## Start Data entries

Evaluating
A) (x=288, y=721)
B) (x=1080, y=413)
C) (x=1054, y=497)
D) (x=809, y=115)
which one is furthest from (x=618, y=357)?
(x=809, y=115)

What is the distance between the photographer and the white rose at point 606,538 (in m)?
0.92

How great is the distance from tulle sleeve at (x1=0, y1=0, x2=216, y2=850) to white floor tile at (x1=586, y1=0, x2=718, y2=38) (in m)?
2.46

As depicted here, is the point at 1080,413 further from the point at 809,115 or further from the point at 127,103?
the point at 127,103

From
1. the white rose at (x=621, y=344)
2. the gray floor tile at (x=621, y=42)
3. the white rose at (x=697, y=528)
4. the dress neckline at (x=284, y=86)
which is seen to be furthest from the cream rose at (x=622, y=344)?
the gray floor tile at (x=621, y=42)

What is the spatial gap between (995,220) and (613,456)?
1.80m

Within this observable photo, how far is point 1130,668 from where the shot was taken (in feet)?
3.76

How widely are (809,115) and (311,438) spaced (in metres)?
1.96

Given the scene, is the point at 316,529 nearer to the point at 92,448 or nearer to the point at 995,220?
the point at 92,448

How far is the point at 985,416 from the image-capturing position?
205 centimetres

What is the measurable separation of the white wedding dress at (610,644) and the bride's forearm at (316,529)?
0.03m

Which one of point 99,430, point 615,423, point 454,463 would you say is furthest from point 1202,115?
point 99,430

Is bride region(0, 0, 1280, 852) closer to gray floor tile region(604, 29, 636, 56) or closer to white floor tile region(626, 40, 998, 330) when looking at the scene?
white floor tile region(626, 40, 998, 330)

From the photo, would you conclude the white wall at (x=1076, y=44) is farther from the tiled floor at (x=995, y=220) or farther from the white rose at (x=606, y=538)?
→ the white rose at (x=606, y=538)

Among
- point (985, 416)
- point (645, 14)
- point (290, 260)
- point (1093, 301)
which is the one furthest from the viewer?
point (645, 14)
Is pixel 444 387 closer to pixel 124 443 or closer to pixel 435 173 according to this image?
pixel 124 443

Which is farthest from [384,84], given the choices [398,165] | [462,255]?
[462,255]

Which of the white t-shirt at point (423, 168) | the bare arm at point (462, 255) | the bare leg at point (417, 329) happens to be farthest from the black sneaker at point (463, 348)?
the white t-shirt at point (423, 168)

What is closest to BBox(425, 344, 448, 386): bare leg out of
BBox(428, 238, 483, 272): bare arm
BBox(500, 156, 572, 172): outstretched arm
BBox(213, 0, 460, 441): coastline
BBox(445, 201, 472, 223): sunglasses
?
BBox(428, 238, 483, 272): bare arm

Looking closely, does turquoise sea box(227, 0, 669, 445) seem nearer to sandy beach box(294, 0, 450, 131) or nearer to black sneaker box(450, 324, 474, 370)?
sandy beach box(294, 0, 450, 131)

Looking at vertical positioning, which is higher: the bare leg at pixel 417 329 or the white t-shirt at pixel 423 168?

## End Data entries

Directive:
The required output is the exact sequence of lines from the one containing "Is bride region(0, 0, 1280, 852)" through the end of the listing, both endpoints included.

Completed exercise:
Is bride region(0, 0, 1280, 852) closer to gray floor tile region(604, 29, 636, 56) or closer to white floor tile region(626, 40, 998, 330) when looking at the scene?
white floor tile region(626, 40, 998, 330)

From the photo, would you conclude the white wall at (x=1076, y=44) is farther from the tiled floor at (x=995, y=220) or farther from the white rose at (x=606, y=538)?
→ the white rose at (x=606, y=538)

Among
- point (985, 416)
- point (645, 14)
- point (290, 260)
- point (1093, 301)
which is the one furthest from the viewer?
point (645, 14)
Is pixel 444 387 closer to pixel 124 443 or closer to pixel 435 173 according to this image?
pixel 124 443

Which is farthest from [384,84], given the choices [398,165] | [462,255]?
[462,255]

Which of the white t-shirt at point (423, 168) | the bare arm at point (462, 255) | the bare leg at point (417, 329) happens to be farthest from the black sneaker at point (463, 348)?
the white t-shirt at point (423, 168)

What is closest to BBox(425, 344, 448, 386): bare leg out of
BBox(428, 238, 483, 272): bare arm
BBox(500, 156, 572, 172): outstretched arm
BBox(213, 0, 460, 441): coastline
BBox(445, 201, 472, 223): sunglasses
?
BBox(428, 238, 483, 272): bare arm

Looking closely, does turquoise sea box(227, 0, 669, 445) seem nearer to sandy beach box(294, 0, 450, 131) or nearer to black sneaker box(450, 324, 474, 370)?
sandy beach box(294, 0, 450, 131)

Looking at vertical positioning, which is higher: the bare leg at pixel 417 329 or the white t-shirt at pixel 423 168?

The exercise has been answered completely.